多くの人たちに衝撃を与えた代ゼミの事業リストラ──しかし、それはとば口に過ぎない可能性が大きい。
代ゼミが規模縮小に追い込まれたのは、一つには受験生のニーズの変化に追いつけず、他の大手予備校との競争で劣勢に立たされたからだ。理系の学部を目指す受験生が増えているのにもかかわらず、私立文系コースをいわば売り物にしていた。東進ハイスクールなど他の大手予備校はネット配信授業を取り入れ、受講生が時間に縛られずに勉強できるようにしたのに代ゼミは大教室での授業が中心だった。
しかしそれ以上に大きいのは浪人生の激減である。少子化と大学数の増加で現役合格者が増えたため、ピークの1992年に29万4,000人いた浪人生は今や約8万人に過ぎない。この極端な市場の縮小が代ゼミの存立基盤を直撃したのだ。
実は市場の縮小は他の予備校の経営も揺るがしている。100年以上の歴史を持つ研数学館は2000年に廃校、関西の大手、大阪予備校も2006年に廃校に追い込まれた。

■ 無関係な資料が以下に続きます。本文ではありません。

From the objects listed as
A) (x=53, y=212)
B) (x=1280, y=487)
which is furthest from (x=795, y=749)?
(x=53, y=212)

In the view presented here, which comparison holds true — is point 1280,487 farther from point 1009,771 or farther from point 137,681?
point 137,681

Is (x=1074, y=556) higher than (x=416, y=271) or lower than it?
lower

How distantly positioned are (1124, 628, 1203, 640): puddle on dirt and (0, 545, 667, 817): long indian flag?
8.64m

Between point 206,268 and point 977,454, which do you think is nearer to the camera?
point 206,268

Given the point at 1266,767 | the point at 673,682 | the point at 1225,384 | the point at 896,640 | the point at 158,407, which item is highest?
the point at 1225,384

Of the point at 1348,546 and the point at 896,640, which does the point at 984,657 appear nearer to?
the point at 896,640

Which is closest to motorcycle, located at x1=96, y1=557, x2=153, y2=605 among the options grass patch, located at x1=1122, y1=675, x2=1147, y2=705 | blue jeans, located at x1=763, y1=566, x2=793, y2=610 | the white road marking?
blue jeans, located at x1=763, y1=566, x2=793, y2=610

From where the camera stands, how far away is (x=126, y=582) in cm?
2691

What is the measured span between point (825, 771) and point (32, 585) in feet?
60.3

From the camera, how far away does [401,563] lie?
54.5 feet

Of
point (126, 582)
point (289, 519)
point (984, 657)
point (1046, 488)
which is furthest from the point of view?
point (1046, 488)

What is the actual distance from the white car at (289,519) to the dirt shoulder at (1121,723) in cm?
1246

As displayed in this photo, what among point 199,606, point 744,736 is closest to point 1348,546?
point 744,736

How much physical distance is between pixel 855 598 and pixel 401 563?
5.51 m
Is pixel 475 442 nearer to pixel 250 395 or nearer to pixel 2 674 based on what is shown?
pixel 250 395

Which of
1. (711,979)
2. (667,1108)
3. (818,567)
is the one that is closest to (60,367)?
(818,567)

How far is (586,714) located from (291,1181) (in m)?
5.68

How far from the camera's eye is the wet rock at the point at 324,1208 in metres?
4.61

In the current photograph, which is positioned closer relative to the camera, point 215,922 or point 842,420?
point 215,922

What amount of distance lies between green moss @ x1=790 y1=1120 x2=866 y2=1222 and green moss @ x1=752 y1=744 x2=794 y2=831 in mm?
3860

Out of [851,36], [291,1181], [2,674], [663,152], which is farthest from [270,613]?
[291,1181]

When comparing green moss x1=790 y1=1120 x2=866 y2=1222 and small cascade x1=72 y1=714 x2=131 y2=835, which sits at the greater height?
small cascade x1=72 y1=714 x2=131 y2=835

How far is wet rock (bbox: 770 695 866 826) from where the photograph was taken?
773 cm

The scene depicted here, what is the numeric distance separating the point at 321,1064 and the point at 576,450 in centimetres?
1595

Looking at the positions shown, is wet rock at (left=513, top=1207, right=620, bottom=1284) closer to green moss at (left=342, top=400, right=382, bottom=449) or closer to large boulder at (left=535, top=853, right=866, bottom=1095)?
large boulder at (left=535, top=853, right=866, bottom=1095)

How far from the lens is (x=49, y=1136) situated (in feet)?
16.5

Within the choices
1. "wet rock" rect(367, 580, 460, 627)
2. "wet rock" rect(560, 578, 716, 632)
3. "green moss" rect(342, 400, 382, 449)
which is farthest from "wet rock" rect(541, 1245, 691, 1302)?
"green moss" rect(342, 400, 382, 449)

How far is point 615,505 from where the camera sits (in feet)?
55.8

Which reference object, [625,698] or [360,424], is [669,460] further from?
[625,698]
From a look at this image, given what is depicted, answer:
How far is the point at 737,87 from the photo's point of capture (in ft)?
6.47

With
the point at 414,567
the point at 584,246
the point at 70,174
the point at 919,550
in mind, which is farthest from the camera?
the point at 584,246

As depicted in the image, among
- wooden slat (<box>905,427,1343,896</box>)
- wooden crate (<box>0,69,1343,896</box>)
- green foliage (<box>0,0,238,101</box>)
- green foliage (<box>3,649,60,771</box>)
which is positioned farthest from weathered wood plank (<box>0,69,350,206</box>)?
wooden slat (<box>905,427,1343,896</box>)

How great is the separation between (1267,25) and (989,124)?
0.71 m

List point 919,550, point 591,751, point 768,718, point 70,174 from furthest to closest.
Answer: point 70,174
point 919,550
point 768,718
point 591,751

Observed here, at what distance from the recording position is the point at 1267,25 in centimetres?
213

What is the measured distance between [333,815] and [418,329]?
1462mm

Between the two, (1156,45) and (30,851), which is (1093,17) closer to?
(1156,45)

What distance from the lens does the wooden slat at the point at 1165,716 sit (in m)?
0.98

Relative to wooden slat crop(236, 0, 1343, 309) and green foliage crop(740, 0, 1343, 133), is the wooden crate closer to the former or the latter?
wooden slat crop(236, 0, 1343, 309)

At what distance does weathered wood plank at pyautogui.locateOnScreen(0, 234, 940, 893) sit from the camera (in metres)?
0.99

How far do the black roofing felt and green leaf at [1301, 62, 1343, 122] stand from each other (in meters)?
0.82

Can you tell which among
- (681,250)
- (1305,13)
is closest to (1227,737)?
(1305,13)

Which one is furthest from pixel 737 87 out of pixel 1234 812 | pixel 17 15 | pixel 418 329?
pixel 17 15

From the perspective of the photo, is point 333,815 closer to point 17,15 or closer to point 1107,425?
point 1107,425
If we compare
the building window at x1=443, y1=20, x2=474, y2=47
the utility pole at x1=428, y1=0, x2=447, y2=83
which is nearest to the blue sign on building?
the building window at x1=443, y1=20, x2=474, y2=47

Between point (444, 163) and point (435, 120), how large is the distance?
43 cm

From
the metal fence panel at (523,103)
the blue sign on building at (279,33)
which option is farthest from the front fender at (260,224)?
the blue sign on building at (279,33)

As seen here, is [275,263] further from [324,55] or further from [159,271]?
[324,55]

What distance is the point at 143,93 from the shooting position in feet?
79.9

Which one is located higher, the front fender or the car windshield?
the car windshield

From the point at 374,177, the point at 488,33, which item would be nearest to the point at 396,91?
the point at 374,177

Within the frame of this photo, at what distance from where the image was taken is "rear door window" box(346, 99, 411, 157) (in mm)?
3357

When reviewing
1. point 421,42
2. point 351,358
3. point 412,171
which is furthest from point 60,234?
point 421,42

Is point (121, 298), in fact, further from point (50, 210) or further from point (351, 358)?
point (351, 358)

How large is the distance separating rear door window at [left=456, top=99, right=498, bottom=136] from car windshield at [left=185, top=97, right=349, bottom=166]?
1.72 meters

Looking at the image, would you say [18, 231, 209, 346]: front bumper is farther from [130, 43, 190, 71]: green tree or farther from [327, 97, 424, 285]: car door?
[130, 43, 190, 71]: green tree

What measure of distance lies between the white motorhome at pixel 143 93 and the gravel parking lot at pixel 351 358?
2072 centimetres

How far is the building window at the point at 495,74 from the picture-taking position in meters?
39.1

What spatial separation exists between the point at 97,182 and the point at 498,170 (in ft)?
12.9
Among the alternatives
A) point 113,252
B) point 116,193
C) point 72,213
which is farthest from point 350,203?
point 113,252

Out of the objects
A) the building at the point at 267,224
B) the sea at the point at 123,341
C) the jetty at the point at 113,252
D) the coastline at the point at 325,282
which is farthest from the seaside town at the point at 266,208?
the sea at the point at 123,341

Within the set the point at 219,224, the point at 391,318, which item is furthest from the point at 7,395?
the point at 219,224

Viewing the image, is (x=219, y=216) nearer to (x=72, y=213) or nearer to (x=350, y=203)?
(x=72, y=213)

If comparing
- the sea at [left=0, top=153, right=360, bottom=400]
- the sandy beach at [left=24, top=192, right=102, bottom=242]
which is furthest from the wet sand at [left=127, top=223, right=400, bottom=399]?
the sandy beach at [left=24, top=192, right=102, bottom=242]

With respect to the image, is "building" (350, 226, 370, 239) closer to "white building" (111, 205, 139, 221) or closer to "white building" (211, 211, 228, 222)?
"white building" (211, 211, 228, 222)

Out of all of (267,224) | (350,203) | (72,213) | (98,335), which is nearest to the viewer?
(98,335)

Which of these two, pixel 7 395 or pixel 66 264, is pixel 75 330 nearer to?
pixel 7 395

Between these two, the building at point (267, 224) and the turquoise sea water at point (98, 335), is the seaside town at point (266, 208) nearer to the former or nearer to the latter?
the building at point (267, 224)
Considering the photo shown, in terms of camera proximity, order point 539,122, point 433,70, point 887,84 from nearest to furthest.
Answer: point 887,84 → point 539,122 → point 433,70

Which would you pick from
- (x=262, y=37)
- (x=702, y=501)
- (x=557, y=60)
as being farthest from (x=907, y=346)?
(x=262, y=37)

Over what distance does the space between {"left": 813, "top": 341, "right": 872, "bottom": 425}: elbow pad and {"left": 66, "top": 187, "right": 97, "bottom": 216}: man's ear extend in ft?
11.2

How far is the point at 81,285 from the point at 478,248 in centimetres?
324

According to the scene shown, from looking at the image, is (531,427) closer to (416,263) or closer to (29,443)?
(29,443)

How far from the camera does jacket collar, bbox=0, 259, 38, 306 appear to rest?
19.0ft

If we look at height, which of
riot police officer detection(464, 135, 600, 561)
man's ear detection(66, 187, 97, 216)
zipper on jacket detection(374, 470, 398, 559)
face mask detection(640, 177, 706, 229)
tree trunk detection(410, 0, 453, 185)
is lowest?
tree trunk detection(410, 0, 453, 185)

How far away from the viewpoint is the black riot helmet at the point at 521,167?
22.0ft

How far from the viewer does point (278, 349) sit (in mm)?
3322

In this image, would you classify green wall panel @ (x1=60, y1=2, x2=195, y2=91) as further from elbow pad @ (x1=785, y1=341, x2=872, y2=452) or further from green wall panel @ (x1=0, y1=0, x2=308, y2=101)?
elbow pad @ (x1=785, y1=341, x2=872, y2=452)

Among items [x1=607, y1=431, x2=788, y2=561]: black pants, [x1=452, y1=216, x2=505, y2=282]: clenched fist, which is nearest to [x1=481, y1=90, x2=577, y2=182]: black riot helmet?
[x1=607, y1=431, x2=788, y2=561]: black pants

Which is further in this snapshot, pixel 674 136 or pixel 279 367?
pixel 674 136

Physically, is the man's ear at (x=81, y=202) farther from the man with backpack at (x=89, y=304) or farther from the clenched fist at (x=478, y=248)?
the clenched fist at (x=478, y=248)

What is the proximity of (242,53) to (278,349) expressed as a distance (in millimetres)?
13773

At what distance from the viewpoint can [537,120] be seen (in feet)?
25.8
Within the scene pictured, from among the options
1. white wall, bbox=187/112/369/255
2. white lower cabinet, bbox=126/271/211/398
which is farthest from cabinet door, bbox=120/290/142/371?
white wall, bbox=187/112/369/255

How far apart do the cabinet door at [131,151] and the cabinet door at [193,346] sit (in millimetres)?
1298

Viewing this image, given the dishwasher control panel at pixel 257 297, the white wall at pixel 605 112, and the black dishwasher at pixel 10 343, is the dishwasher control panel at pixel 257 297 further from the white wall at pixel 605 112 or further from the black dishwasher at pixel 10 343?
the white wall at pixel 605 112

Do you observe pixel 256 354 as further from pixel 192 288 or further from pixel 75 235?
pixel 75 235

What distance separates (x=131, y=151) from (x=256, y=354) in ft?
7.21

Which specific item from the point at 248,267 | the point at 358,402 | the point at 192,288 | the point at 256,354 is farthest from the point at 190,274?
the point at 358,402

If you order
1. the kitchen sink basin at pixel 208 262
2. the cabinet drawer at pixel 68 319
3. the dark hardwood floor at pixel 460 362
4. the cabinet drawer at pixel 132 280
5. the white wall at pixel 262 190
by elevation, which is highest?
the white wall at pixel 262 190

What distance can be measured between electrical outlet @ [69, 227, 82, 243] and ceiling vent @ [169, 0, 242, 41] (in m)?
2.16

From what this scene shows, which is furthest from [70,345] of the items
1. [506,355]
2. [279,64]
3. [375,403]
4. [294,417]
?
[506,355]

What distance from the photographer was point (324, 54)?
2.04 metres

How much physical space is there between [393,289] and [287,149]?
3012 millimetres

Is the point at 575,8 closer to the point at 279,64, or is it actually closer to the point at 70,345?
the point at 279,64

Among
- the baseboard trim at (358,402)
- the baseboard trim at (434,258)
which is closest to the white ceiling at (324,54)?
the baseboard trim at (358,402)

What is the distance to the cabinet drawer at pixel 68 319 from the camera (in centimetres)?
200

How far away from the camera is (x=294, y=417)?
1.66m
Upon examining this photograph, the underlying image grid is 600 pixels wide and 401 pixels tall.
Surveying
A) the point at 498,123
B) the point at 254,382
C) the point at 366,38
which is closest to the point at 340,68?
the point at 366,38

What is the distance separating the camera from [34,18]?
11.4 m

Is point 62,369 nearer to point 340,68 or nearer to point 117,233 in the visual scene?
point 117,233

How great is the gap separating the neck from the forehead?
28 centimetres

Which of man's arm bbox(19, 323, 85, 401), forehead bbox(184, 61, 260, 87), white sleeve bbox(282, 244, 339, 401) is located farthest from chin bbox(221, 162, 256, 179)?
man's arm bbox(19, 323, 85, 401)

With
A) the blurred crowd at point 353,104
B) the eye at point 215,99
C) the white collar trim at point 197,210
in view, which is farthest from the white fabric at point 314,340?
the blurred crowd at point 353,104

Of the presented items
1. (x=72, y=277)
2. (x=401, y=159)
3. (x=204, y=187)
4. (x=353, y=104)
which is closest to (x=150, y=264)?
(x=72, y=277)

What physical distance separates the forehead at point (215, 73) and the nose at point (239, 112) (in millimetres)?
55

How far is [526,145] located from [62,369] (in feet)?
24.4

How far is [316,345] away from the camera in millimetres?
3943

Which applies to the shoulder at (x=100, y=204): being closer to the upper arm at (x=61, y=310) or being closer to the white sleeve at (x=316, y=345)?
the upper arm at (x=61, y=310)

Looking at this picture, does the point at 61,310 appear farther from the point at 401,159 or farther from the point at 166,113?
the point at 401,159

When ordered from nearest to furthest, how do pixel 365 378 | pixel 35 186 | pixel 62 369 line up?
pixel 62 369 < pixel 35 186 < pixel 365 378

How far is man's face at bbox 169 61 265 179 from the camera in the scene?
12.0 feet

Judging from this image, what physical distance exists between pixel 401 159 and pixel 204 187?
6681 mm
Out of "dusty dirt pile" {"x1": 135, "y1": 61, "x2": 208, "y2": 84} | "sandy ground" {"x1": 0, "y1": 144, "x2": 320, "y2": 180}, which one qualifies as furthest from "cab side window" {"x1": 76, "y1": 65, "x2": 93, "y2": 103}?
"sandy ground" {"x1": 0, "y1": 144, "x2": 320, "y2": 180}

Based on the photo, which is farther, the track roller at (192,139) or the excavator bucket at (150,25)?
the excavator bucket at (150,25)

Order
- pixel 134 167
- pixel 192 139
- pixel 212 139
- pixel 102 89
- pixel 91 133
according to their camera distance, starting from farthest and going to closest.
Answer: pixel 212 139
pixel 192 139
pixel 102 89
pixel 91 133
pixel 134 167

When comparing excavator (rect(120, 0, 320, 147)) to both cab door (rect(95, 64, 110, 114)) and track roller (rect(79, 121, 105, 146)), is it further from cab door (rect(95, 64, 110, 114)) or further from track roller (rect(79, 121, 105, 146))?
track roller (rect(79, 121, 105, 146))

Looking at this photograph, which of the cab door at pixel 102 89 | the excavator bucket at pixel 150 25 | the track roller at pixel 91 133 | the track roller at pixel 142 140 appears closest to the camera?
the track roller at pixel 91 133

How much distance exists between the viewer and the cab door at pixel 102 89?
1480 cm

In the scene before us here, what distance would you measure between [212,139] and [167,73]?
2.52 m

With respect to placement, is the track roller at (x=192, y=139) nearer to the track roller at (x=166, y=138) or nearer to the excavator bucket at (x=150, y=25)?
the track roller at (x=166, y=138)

加えて2018年には18歳人口が一気に減少する「2018年問題」が待ち受けている。予備校のみならず学習塾や大学までもが顧客の減少に直面するのだ。
今後、教育産業はどのような変化を遂げるのだろうか。生き残るにはどうしたらいいのか。教育産業の変容は僕たちにどんな影響をもたらすのだろうか…。
浪人生の減少にさらされた他の大手予備校は学習塾と提携し、現役の高校生や小中学生を囲い込もうとしていた。東進ハイスクールを運営するナガセは2006年に四谷大塚を買収、2008年には河合塾が日能研と業務提携して中学受験向けの学習塾を共同で設立した。小中学生の時は学習塾で、大学受験は予備校でと、系列による一貫した教育サービスを提供しようと考えたのだ。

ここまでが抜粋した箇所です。